At the baseline, a preoperative photograph was taken [Figure - 1]. All the clinical parameters like recession height (H), recession width (W), width of keratinized gingiva (WKG), probing pocket depth (PD), and clinical attachment level (CAL) were recorded using William's graduated periodontal probe.
The surgical technique used was bilaminar connective tissue graft (CTG) placed beneath a full-thickness flap.  The surgical area was anesthetized with 2% lignocaine hydrochloride containing 1:2,00,000 epinephrine. A full-thickness flap was raised with a horizontal incision 2 mm apical to the tip of the papilla and two vertical incisions 1-2 mm apical to the gingival margin of the adjoining teeth. The flap was extended till the mucobuccal fold, ensuring that there were no perforations that could affect the blood supply [Figure - 2]. A releasing incision of the periosteum at the base of the flap was made for easy coronal migration. The convexity of the root was reduced using an airotor with a tapered fissure bur and a thorough root planing was done.
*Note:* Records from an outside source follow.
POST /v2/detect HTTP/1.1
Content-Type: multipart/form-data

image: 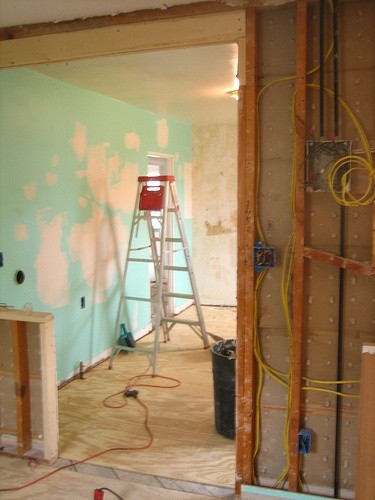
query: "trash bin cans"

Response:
[212,338,236,438]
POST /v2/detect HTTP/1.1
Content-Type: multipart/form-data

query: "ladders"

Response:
[108,175,211,377]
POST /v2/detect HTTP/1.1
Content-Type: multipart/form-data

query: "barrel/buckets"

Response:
[210,339,236,439]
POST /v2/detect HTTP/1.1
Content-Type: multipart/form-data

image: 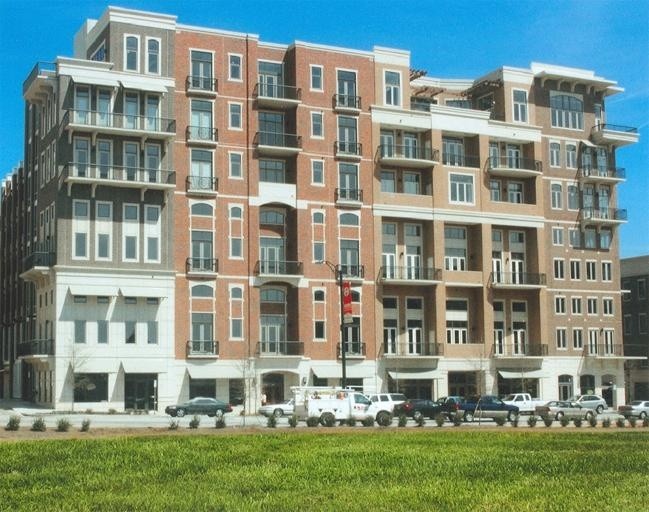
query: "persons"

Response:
[262,392,268,407]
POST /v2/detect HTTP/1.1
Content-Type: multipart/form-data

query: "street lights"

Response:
[321,260,348,390]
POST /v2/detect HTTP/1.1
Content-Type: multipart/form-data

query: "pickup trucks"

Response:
[501,393,549,415]
[445,395,520,422]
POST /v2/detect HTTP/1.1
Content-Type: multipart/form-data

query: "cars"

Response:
[258,397,294,418]
[535,401,598,422]
[289,386,467,427]
[164,396,233,418]
[564,395,609,414]
[618,401,649,420]
[127,392,156,409]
The CTG was harvested from the palate, following a "trap-door" flap design  [Figure - 3]. A No. 15 blade was used to make a partial-thickness horizontal incision, with a bevel about 3 mm apical to the gingival margin of the first premolar, extending towards the first molar. Two vertical incisions were made mesiodistally. Tissue forceps was used to lift the prepared palatal flap edge. It was reflected toward the center of the palate and the underlying connective tissue was exposed. An incision perpendicular to the bone was made around the edge of the connective tissue, facilitating its reflection from the bone. A small periosteal elevator and Kirkland knife were used to reflect the connective tissue and harvest it. After harvesting the graft, the wound was closed using 4-0 black silk sutures.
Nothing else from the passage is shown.